Yanking back the covers she gasped at her findings and looked up at Kevin as he caught her up. There, lying on the dusty floor in front of them in the dying light of the day, was Michael Palin. He was breathing, but heavily sedated, and Sam motioned for the ambulance team behind them to come forward and start treating the patient immediately.

The back up teams and snipers had all been in position for at least ten minutes now, but no one had reported any movement from the main building. The missing red truck had been recovered from the back of the station and all exits were watched as Sam and Kevin crept closer to the building, fully armed and bullet proofed up to the eyeballs.

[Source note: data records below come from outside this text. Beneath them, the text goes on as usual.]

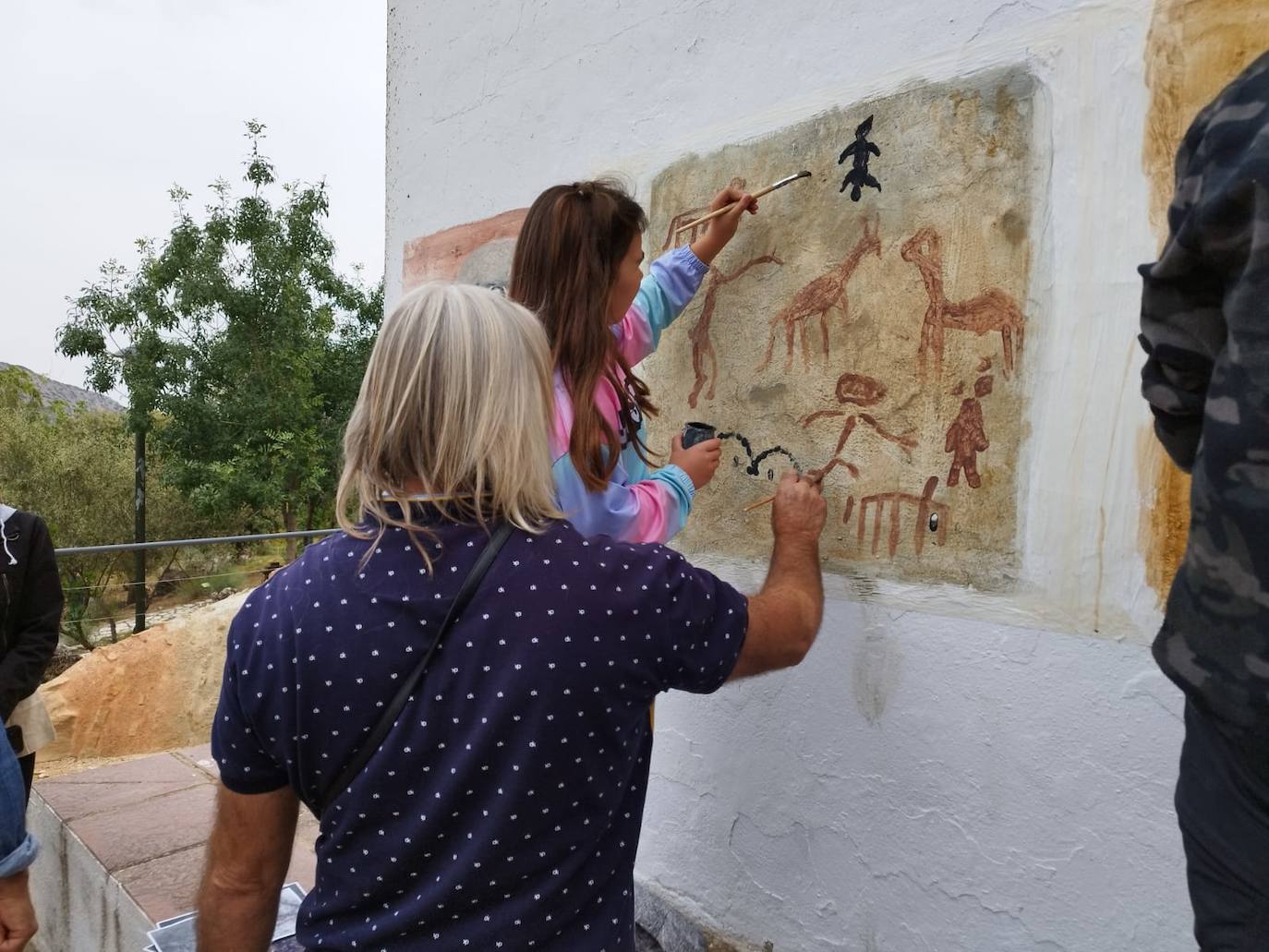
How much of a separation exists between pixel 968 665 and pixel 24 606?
2963mm

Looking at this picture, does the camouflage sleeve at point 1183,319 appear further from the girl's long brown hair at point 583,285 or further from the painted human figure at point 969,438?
the girl's long brown hair at point 583,285

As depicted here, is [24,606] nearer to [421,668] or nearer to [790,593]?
[421,668]

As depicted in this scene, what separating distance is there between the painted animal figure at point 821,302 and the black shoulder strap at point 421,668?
3.75 feet

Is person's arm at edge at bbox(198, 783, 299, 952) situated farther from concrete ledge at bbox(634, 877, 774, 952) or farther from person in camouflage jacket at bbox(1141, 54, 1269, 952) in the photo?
concrete ledge at bbox(634, 877, 774, 952)

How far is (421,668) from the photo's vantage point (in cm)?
122

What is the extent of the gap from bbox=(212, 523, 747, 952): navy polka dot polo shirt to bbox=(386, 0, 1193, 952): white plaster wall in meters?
0.81

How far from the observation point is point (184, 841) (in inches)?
136

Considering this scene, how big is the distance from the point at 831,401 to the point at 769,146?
0.67 metres

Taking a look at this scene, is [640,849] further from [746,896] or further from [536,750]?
[536,750]

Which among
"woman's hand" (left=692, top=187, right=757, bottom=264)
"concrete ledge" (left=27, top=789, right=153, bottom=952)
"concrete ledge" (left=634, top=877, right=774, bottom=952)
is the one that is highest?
"woman's hand" (left=692, top=187, right=757, bottom=264)

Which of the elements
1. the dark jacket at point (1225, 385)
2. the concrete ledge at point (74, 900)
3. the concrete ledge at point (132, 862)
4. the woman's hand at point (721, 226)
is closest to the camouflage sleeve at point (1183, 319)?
the dark jacket at point (1225, 385)

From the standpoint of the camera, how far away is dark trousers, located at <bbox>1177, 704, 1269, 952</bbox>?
0.89 m

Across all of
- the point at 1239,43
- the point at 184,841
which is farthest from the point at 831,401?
the point at 184,841

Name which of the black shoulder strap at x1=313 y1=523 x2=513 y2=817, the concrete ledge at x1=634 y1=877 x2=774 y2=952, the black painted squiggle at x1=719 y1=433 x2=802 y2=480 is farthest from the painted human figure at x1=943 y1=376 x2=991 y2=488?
the concrete ledge at x1=634 y1=877 x2=774 y2=952
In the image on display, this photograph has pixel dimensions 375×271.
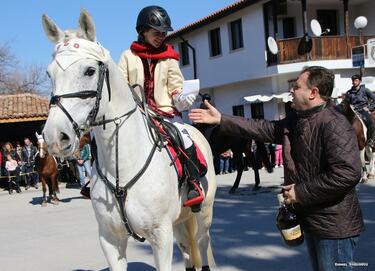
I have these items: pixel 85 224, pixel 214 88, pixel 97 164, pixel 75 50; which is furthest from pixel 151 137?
pixel 214 88

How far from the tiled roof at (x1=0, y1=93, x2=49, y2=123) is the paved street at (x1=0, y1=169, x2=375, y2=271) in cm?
821

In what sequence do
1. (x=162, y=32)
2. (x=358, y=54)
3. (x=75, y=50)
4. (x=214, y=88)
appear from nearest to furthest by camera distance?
(x=75, y=50)
(x=162, y=32)
(x=358, y=54)
(x=214, y=88)

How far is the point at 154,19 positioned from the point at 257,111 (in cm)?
2149

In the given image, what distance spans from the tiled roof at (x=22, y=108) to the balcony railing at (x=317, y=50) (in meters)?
11.6

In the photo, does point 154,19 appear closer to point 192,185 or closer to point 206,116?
point 206,116

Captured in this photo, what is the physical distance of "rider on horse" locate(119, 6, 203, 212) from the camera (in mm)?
4344

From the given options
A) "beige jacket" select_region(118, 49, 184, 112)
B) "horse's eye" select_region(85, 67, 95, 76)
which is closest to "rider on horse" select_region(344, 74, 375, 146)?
"beige jacket" select_region(118, 49, 184, 112)

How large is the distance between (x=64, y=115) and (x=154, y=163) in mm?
1025

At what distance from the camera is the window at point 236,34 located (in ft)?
85.6

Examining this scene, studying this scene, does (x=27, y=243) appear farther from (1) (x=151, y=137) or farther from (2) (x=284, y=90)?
(2) (x=284, y=90)

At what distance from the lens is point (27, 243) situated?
27.2ft

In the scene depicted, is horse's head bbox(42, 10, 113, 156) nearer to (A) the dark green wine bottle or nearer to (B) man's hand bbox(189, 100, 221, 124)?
(B) man's hand bbox(189, 100, 221, 124)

A car swung into the lot and four men and a woman leapt free of it, just in time to watch Michael being put into an ambulance, and Sam glanced back at them with astonishment. She made out the figures of Eric, John and Graham before her, but would question how they escaped protection as soon as she had Annabel in custody.

She motioned for the teams to move in and they burst into the station at once, disappearing from view as everyone outside held their breath and waited impatiently for anything.

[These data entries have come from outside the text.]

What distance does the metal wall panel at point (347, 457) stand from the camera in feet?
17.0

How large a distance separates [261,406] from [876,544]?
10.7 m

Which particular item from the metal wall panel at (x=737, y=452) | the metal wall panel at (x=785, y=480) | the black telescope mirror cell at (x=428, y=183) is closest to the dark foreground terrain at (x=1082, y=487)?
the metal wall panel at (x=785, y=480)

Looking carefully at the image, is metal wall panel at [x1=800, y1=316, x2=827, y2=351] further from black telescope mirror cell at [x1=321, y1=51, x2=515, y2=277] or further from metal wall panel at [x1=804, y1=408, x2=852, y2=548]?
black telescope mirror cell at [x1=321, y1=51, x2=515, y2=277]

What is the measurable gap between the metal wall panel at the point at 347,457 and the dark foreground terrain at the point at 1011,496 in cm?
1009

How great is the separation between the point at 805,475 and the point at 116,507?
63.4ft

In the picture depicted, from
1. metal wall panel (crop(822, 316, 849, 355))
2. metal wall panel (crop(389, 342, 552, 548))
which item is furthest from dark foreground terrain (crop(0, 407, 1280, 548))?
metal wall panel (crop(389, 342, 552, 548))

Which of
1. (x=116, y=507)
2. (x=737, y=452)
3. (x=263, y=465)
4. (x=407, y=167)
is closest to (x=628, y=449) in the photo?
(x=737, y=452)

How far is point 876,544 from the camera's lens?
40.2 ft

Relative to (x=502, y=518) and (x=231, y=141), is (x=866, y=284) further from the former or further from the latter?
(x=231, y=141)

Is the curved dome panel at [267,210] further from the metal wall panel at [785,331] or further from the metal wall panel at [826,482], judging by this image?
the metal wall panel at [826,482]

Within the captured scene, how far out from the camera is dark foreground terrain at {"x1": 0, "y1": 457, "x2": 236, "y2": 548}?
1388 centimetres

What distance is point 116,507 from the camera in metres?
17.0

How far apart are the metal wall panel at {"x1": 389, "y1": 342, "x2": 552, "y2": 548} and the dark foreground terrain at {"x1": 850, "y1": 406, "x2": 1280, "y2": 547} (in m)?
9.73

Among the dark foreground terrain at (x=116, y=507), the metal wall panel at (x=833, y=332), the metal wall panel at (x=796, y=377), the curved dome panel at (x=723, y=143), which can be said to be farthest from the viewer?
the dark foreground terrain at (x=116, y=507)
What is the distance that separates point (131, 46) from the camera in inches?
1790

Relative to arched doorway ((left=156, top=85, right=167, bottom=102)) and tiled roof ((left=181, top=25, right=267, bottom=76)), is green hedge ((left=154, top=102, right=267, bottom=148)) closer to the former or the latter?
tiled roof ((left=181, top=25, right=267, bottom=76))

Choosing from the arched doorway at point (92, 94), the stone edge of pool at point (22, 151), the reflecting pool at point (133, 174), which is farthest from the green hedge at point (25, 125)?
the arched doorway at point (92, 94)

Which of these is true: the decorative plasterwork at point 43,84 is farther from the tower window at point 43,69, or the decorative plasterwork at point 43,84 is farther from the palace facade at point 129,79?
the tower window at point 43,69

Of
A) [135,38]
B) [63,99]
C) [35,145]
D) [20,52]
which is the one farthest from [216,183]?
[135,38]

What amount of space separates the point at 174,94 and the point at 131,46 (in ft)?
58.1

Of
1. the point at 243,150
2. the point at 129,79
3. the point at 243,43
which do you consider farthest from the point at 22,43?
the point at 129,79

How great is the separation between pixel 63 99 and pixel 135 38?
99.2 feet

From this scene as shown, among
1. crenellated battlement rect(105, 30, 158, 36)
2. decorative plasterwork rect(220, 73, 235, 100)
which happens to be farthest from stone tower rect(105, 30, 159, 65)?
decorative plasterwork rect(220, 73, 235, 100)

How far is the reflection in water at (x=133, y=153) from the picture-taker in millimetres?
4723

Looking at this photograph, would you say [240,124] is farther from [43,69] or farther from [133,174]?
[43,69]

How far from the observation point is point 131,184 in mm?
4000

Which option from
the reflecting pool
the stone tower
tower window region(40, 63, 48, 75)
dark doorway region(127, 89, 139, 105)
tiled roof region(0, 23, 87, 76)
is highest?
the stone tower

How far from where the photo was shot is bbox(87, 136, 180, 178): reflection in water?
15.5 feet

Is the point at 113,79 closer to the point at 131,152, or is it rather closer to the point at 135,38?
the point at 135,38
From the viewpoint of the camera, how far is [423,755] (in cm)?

It wasn’t long before Sam reappeared and motioned for another ambulance unit to come inside, and it wasn’t long after that that Annabel, complete with respirator and stretcher and handcuffs to match, was escorted outside and into another ambulance, and everyone watched with awe as three policemen got into the vehicle with her and it sped off into the night.

It was decided that Terry and John would go to the hospital with Michael, and the others would follow, but Graham remained unwilling to leave until he spoke with Sam Nelson.

When she finally reached them she gazed at them with an interested eye. “So Mr Chapman, you wished to see me? I hope it’s to tell me how you managed to escape after injuring one of my officers?”

Graham blushed slightly and found himself bowing ever so slightly. “I’m terribly sorry about that Miss Nelson, but it was necessary under the circumstances.”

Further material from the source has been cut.